BEGIN Reading passage
National numbers, April 18

In the past week (April 10 through 16), the U.S. reported about 487,000 new cases, according to the CDC. This amounts to:

  • An average of 70,000 new cases each day
  • 148 total new cases for every 100,000 Americans
  • 1 in 674 Americans getting diagnosed with COVID-19 in the past week
  • 8.5% more new cases than last week (April 3-9)
Nationwide COVID-19 metrics as of April 16, sourcing data from the CDC and HHS. Posted on Twitter by Conor Kelly.

Last week, America also saw:

  • 38,500 new COVID-19 patients admitted to hospitals (11.7 for every 100,000 people)
  • 5,000 new COVID-19 deaths (1.5 for every 100,000 people)
  • 44.1% of new cases in the country now B.1.1.7-caused (as of March 27)
  • An average of 3.2 million vaccinations per day (per Bloomberg)

I am really worried about Michigan. The state comprises a full 11% of new U.S. cases in the past week—and Michigan only makes up 3% of the national population. On any COVID-19 chart right now, Michigan sticks out like a sore thumb. Over 500 new cases per 100,000 people in a week, 4,200 new COVID-19 patients in a week, 15% positivity rate… none of the signs are good.
END Reading passage
BEGIN Information given
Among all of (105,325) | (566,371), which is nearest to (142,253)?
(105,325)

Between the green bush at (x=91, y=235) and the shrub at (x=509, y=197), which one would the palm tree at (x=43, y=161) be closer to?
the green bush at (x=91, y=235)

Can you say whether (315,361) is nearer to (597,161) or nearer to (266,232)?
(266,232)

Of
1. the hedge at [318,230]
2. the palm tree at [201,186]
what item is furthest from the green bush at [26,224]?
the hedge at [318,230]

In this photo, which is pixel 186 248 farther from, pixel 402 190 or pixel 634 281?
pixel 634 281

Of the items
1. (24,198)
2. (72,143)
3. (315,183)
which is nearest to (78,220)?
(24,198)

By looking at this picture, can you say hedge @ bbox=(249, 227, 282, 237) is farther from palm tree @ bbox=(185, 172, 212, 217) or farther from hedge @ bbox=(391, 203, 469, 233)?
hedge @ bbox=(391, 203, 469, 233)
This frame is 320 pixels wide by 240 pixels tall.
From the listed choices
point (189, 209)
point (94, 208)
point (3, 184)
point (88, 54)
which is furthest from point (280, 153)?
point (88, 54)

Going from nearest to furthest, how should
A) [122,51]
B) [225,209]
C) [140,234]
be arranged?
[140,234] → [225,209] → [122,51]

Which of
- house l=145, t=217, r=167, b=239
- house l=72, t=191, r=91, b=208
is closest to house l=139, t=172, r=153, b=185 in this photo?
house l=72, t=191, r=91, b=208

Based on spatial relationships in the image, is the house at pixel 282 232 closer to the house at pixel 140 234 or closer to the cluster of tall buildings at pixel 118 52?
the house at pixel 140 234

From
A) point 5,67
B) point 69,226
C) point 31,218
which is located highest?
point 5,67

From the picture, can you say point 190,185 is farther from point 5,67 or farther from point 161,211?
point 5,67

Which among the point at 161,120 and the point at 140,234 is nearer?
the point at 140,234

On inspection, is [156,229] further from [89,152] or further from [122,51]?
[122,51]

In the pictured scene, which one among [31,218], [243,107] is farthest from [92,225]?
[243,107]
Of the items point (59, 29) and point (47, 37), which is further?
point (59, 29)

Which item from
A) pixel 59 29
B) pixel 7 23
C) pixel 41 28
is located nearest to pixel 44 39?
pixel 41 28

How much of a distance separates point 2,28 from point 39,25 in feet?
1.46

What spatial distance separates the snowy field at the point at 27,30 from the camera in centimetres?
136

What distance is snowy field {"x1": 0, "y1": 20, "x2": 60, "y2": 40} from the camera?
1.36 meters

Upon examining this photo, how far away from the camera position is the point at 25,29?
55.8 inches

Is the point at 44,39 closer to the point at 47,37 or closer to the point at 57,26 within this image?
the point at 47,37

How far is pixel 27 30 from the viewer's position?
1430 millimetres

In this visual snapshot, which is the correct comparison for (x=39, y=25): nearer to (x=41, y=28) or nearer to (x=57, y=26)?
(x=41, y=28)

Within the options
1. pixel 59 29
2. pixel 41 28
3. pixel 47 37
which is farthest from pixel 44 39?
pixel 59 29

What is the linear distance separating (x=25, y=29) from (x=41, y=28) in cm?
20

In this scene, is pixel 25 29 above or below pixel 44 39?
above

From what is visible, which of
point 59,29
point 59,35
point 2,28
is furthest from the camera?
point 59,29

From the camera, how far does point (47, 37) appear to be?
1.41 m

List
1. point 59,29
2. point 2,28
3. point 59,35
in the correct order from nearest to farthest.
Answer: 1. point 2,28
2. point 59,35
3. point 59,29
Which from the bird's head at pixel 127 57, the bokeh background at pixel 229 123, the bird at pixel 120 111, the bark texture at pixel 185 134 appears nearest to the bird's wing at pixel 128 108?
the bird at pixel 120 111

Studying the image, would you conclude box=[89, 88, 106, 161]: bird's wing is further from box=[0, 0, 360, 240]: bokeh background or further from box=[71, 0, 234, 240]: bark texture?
END Information given
BEGIN Information given
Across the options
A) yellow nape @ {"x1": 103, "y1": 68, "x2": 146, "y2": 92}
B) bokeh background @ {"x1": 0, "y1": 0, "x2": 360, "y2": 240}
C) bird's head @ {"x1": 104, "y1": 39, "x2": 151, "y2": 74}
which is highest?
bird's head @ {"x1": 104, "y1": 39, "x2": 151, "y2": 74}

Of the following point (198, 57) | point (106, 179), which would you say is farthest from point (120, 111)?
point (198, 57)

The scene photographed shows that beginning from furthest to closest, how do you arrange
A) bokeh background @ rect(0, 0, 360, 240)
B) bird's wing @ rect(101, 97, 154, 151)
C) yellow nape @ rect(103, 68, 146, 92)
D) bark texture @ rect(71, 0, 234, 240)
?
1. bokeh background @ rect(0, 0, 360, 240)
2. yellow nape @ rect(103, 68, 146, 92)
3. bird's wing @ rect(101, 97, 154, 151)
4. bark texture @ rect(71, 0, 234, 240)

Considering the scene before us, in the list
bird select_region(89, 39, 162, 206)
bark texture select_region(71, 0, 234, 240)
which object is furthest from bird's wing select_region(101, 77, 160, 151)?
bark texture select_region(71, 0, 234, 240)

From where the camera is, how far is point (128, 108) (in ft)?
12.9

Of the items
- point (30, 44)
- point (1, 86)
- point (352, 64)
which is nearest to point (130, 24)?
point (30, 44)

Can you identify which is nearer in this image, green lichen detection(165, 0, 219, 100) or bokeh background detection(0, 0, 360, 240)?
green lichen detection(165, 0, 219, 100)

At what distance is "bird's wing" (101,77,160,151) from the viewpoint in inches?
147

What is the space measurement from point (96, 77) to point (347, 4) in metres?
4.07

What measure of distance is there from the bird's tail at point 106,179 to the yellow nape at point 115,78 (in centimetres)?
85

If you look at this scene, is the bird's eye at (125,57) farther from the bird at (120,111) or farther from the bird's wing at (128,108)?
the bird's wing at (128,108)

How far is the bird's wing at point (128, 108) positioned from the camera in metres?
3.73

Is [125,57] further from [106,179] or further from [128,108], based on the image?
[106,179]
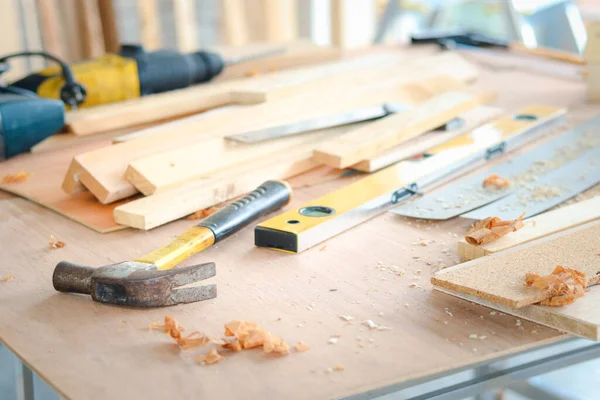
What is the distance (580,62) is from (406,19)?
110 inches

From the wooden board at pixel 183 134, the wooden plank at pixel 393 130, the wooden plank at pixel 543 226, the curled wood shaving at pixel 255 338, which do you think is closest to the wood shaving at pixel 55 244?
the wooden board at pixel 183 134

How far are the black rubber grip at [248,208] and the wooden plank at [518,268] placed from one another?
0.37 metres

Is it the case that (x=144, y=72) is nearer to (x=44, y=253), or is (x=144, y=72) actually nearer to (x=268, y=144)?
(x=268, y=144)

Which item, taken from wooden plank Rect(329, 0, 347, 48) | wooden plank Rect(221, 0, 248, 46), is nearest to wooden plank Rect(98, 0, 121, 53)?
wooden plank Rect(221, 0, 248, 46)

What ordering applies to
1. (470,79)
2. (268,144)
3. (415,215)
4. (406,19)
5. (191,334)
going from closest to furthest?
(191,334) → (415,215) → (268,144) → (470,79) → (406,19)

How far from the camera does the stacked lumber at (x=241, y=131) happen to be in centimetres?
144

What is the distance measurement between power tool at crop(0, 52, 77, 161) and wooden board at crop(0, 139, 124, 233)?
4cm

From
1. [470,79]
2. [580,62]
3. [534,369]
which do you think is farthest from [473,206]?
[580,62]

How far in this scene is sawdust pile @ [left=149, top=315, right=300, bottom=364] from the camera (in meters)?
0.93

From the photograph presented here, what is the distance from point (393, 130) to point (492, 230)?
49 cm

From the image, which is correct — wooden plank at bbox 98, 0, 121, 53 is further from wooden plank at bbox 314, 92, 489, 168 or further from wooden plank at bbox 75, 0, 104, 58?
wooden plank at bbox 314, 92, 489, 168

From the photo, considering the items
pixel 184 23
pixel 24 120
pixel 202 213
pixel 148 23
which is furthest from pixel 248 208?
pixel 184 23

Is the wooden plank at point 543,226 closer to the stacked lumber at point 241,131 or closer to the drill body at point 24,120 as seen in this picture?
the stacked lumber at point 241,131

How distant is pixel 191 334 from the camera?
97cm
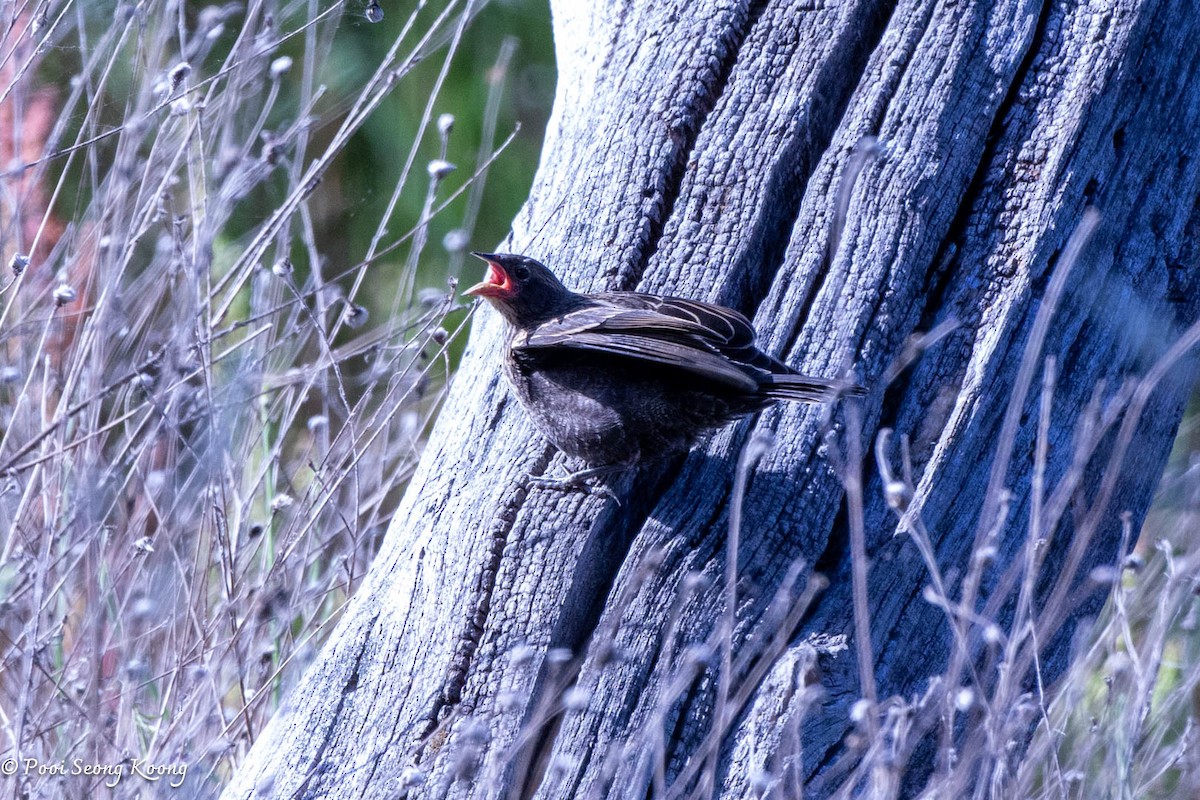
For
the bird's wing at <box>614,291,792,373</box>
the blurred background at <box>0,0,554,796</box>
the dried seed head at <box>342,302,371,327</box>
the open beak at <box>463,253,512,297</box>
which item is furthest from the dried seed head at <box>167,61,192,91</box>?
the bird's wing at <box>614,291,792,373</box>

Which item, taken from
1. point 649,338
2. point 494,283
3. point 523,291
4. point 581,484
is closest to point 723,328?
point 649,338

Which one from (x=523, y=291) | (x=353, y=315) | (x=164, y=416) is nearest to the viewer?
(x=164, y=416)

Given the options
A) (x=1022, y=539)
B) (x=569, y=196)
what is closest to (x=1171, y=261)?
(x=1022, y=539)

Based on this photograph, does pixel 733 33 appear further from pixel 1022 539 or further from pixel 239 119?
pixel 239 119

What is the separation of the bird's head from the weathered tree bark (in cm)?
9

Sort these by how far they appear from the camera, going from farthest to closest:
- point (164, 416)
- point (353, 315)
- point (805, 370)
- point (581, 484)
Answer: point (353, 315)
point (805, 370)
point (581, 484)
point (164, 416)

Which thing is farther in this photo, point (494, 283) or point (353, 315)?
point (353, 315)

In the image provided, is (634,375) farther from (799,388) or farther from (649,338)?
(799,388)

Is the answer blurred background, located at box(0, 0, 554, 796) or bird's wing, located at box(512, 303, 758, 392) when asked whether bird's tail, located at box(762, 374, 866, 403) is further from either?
END Information given
• [Required actions]
[1] In the COVID-19 numbers text above, list each thing given under "Last week, America also saw:".
[2] Write the next part of the COVID-19 numbers text, starting after its last sentence about Michigan.

• [Answers per task]
[1]
- 38,500 new COVID-19 patients admitted to hospitals (11.7 for every 100,000 people)
- 5,000 new COVID-19 deaths (1.5 for every 100,000 people)
- 44.1% of new cases in the country now B.1.1.7-caused (as of March 27)
- An average of 3.2 million vaccinations per day (per Bloomberg)

[2]
B.1.1.7 seems to have truly taken hold in Michigan. Combine that with a resistance to safety restrictions, and the state may serve as a warning of what other parts of the country may experience soon if we don’t keep up the pace on vaccinations. For more reporting on the state, I recommend Jonathan Cohn’s recent story in HuffPost.

B.1.1.7 has taken hold elsewhere, too. The variant is now causing at least 44% of the new cases in the country, as of the CDC’s most recent data (March 27). As that figure is now over two weeks old, the true prevalence is most likely much higher. Meanwhile, the NYC variant (B.1.526) and California variants (B.1.427/B.1.427) are each accounting for 10% of cases nationally, troubling figures on their own.

On the optimistic front, though, the daily average for vaccinations is now up at 3.2 million. The last few states that haven’t yet opened up eligibility to their entire adult populations will do so tomorrow, meeting President Biden’s deadline. We’ve also reached 200 million doses administered, ahead of Biden’s (revised) goal for his first 100 days in office.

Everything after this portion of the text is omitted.